Collected data entries
^^^^^^^^^^^^^^^^
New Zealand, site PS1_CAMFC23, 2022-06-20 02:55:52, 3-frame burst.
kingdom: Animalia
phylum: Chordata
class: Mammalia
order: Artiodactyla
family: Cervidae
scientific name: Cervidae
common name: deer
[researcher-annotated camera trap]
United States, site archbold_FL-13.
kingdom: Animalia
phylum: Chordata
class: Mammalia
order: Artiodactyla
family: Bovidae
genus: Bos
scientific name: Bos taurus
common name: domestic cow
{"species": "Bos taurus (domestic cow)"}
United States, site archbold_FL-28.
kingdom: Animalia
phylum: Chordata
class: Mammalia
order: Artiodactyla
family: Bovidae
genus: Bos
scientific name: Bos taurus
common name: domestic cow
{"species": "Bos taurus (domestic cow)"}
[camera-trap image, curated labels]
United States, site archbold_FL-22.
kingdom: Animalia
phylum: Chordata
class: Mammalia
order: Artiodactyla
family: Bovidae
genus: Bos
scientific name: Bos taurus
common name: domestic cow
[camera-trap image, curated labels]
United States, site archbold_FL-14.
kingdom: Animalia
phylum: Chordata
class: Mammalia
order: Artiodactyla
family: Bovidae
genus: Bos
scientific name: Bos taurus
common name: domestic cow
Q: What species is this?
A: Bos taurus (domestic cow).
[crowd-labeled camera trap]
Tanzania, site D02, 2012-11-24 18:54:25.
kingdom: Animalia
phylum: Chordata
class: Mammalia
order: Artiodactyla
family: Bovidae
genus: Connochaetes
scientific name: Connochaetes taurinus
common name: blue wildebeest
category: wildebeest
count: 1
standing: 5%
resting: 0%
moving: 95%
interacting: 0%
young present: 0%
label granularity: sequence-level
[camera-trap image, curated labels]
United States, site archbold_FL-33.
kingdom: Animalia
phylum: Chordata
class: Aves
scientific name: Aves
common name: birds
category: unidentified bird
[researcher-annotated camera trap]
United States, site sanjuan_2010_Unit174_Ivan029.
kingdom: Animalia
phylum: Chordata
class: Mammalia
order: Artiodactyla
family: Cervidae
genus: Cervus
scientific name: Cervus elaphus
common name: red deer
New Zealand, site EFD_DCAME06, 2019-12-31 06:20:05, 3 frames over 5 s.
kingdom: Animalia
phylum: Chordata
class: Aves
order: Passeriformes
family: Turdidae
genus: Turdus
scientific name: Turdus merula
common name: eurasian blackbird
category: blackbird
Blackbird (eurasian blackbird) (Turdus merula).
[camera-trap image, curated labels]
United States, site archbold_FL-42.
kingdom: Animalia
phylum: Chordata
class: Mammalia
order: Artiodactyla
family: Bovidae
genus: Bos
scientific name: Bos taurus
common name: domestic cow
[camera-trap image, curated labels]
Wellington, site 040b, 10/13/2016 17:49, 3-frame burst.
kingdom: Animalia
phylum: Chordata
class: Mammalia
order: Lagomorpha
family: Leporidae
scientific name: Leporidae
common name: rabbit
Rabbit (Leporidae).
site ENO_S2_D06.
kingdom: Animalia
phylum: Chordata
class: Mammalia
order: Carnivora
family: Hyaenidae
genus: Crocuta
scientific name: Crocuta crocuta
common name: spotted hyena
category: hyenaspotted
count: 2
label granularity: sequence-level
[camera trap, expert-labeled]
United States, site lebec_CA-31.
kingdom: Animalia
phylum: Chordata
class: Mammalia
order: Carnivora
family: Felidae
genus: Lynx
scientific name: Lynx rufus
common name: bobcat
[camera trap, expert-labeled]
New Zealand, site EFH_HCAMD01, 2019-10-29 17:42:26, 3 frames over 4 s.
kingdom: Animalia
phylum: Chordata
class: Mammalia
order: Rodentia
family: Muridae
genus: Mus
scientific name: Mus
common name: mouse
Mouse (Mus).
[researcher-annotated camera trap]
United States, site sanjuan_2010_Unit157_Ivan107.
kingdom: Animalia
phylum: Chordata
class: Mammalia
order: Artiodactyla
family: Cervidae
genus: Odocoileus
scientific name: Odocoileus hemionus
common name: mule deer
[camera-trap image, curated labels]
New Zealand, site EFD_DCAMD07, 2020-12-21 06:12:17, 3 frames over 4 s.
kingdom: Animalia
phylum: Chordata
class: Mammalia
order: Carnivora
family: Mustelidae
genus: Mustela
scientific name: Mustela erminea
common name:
^^^^^^^^^^^^^^^^
* **EXERCISE BRIEF**: Find each line in the records above that contains "burst", and copy it.

* **PROBLEM SOLUTION**:
New Zealand, site PS1_CAMFC23, 2022-06-20 02:55:52, 3-frame burst.
Wellington, site 040b, 10/13/2016 17:49, 3-frame burst.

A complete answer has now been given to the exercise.